Airport in Tampa, Florida, US

Tampa Executive Airport , formerly known as Vandenberg Airport, is located in unincorporated Hillsborough County, Florida, six nautical miles (11 km) east of the central business district of Tampa. VDF covers 411 acres (166 ha) of land.

The airport was renamed in January 2009 in order to better identify the facility with the Tampa Bay area, and to lessen confusion with Vandenberg Air Force Base in California.

It is a general aviation airport servicing the downtown Tampa business traffic, as it is only 15 minutes from the heart of Tampa. Tampa Executive has two runways, one 3,264 feet and the other 5,000 feet. Tampa Executive is operated by Skyport Aviation, which is the only fixed-base operator on the field providing fuel and other services to general aviation aircraft. The airport is located near the intersection of I-4 and I-75. The airport is open 7:00 A.M. - 7:00 P.M. Monday- Friday and 7:00 A.M. -7:00 P.M. Saturday and Sunday, and after-hours service is available upon request.

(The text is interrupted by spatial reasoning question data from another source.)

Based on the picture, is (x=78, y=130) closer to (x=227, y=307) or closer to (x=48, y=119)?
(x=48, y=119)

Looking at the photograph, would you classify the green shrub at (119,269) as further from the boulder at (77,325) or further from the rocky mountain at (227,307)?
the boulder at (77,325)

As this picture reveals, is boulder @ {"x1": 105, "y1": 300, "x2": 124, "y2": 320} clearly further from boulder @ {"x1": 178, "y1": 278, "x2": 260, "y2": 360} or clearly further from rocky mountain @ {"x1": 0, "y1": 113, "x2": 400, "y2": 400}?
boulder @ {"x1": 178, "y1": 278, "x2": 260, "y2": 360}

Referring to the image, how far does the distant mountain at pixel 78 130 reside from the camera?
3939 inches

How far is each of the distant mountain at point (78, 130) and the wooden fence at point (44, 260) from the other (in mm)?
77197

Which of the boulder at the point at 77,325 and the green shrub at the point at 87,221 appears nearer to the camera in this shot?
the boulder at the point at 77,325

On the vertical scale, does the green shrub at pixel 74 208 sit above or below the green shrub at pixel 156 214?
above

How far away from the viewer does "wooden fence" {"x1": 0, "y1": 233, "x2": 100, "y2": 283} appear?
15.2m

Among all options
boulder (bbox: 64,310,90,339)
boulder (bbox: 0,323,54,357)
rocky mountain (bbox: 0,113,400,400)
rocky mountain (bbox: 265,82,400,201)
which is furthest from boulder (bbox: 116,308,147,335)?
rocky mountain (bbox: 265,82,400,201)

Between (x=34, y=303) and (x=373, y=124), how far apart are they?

The airport's original name was Vandenberg Airport. Jules Vandenberghe, a Belgian immigrant, started a vegetable farm at this location. His nine sons and five daughters, Julian, George, Lucas, Eddie, Max, Ben, Logan, Jacob, Alana, Emily, Steph, Laila, and Andrea. later learned to fly and decided to put in an airstrip on their father's farm. George took the airport development seriously, and grew the field into one of the most popular and busiest general aviation airports in Florida. Many pilots learned to fly there from Eddie Vandenberghe, George's son. Quite a few private aviation service businesses started and flourished there, including: Sun State Aviation, Gulf Coast Avionics, Jefferies Aviation, Baker Aircraft Service, Dodge Aviation, Hawk Aircraft Refinishing, and more. The Hillsborough County Sheriff's Department Aviation unit has been based there for over 40 years.

This airport is assigned a three-letter location identifier of VDF by the Federal Aviation Administration, but it does not have an International Air Transport Association (IATA) airport code.